* TASK REQUIREMENTS: Please report, copied in full, each line of the records that contains the string "choices". Case matters.

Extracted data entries
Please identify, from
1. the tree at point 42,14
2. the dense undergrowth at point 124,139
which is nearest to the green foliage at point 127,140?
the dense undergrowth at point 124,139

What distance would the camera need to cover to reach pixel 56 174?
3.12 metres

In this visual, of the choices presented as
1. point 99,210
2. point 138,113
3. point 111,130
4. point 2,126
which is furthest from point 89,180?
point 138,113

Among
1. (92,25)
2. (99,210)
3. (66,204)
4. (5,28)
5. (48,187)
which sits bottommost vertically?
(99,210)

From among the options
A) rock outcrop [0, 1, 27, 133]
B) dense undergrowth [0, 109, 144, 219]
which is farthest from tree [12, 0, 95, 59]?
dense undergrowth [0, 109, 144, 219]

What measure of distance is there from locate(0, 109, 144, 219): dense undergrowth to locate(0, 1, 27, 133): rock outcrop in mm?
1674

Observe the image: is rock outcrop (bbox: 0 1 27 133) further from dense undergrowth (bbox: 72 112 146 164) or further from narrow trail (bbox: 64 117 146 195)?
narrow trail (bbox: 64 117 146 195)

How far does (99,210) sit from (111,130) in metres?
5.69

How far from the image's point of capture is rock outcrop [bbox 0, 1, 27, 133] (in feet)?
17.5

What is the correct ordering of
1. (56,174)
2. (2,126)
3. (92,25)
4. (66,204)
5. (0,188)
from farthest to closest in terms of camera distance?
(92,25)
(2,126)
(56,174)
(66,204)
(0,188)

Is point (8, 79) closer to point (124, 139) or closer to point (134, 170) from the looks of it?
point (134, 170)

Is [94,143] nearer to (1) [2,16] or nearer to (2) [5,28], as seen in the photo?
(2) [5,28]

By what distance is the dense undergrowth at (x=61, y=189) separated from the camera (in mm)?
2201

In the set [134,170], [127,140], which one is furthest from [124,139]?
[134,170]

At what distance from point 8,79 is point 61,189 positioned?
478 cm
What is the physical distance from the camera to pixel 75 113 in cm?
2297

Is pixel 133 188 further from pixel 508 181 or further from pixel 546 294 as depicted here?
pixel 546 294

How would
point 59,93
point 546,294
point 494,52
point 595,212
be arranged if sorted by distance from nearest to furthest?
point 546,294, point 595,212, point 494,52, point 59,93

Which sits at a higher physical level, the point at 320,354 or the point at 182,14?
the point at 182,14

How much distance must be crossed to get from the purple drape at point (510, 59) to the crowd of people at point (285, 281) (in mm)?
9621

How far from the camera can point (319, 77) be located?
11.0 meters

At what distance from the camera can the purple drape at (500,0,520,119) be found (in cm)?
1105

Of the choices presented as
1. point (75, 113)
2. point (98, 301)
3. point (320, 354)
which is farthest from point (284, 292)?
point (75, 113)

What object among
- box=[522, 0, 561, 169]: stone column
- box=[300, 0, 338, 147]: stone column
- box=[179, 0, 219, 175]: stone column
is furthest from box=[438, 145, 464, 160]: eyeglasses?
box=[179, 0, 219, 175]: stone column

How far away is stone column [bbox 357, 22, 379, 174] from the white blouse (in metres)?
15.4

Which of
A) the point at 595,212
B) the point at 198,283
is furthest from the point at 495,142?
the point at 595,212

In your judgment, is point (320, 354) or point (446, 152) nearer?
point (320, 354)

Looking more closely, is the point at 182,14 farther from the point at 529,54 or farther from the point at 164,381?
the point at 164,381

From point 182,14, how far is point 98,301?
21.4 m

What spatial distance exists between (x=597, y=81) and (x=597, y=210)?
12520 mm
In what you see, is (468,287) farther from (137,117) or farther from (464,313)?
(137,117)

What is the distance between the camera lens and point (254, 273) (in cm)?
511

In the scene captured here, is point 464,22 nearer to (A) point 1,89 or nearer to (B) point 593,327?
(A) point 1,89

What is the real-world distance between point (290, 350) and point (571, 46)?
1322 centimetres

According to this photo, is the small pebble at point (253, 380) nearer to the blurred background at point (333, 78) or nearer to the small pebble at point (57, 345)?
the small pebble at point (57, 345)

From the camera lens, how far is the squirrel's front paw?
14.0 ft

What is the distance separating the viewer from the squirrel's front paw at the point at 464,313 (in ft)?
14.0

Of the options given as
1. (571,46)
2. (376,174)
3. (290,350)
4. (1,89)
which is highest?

* COMPLETED TASK:
In this visual, of the choices presented as
Of the choices presented as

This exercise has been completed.